Written request:
Copy out the records between the line holding "From looking at" and the line holding "the bare dirt ground at [18,119] →", inclusive, switching "viewer" to "camera" and leaving everything else unchanged.

-------- Entries provided

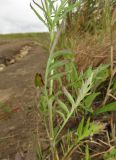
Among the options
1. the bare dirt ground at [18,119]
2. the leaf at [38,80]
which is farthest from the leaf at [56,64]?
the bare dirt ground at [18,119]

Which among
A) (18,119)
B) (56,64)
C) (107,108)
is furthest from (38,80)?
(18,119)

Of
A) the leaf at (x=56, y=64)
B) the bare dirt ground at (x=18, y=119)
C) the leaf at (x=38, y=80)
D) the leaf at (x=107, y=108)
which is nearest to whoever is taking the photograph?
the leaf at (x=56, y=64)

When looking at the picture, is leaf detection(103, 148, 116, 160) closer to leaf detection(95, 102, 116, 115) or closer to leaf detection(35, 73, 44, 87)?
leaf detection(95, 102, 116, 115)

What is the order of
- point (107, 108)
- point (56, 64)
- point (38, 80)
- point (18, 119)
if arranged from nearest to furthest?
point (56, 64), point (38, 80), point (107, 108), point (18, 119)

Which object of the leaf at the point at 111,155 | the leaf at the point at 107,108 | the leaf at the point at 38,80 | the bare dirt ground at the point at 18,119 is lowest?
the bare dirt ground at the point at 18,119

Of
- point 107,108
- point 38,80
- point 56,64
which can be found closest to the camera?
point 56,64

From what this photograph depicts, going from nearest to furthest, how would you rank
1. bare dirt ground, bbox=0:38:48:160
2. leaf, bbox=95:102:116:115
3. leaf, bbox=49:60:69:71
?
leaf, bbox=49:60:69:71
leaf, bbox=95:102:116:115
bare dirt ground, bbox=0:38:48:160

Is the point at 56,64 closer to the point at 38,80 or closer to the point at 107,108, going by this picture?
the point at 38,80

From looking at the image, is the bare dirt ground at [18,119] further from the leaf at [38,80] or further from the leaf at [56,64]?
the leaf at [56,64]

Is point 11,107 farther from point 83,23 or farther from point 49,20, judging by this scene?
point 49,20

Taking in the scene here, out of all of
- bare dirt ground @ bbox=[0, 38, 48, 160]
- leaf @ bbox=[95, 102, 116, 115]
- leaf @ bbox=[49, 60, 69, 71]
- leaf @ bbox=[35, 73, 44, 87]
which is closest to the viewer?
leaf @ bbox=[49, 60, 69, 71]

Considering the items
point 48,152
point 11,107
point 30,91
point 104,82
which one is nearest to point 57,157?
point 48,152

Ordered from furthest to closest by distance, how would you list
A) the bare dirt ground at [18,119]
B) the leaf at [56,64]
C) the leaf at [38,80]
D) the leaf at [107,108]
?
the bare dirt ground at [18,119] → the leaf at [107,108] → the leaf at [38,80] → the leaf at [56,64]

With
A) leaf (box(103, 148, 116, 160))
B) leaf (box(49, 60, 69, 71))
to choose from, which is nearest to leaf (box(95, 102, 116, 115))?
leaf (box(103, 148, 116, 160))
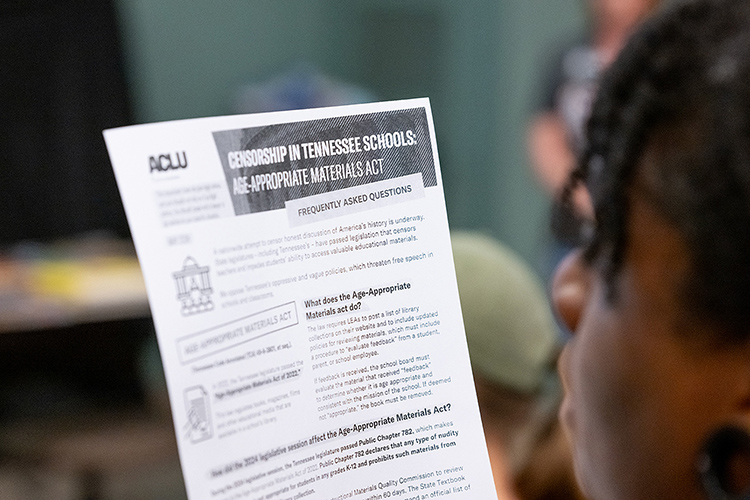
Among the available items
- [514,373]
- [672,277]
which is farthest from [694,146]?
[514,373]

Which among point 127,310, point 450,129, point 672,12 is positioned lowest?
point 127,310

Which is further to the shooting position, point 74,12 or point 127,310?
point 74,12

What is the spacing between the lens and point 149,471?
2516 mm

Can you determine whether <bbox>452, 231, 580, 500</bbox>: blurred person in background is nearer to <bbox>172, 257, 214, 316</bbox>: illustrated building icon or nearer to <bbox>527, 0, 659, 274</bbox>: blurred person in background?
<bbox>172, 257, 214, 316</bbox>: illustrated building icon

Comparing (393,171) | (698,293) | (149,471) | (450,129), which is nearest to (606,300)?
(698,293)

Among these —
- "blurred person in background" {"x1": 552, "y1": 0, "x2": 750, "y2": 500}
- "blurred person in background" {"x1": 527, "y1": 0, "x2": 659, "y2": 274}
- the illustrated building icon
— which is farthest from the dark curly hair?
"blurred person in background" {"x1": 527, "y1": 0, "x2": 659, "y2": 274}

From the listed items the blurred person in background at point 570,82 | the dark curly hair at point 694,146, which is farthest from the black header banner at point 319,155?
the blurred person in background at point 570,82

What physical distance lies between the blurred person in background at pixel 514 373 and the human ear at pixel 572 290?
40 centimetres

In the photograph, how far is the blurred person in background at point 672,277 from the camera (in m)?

----------------
-------- Entries provided

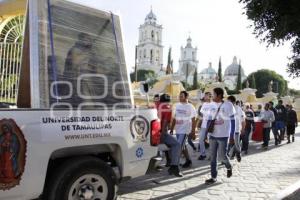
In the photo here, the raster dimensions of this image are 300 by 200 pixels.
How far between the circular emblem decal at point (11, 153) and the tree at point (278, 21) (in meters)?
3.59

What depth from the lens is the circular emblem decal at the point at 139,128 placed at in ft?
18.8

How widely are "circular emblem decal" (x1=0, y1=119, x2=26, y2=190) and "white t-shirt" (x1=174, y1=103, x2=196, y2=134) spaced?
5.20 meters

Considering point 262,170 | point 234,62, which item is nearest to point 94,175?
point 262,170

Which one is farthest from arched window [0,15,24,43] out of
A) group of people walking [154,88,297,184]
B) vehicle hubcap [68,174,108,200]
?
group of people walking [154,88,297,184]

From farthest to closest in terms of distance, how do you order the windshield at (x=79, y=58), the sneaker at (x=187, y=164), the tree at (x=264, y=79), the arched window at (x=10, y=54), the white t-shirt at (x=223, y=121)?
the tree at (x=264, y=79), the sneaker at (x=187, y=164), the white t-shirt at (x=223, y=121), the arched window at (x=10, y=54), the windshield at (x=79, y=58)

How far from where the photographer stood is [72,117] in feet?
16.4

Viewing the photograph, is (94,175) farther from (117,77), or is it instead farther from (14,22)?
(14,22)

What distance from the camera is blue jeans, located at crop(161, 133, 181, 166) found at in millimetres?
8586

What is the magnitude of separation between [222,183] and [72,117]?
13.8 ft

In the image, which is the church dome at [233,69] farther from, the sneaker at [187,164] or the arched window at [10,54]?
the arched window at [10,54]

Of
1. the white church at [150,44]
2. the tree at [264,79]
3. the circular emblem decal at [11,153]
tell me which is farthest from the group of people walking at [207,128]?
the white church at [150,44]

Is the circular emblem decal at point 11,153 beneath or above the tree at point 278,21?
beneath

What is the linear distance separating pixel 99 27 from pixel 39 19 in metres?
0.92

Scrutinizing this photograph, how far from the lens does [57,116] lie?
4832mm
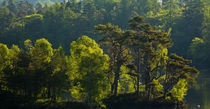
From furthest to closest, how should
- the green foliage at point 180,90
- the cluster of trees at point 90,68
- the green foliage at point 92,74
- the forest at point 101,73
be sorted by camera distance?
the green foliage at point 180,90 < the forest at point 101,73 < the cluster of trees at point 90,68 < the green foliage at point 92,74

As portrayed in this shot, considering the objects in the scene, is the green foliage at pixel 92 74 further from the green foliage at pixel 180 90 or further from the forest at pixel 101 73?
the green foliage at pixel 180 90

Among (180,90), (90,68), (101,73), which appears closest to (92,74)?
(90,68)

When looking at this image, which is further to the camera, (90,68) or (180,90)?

----------------

Problem solution:
From looking at the image, is the bare dirt ground at [18,119] further from the leaf at [38,80] or further from the leaf at [56,64]?
the leaf at [56,64]

Is point 11,107 farther from point 83,23 or farther from point 49,20, judging by this scene?
point 49,20

Taking in the scene here, out of all of
- bare dirt ground @ bbox=[0, 38, 48, 160]
- leaf @ bbox=[95, 102, 116, 115]
- leaf @ bbox=[49, 60, 69, 71]
- leaf @ bbox=[35, 73, 44, 87]
which is closest to the camera?
leaf @ bbox=[49, 60, 69, 71]

Considering the items
point 48,152
point 11,107
point 30,91
point 104,82
which one is nearest to point 57,157?
point 48,152

Ordered from furthest to closest by distance, how would you list
A) the bare dirt ground at [18,119]
B) the leaf at [56,64]
C) the leaf at [38,80]
D) the leaf at [107,108]
?
the bare dirt ground at [18,119] → the leaf at [107,108] → the leaf at [38,80] → the leaf at [56,64]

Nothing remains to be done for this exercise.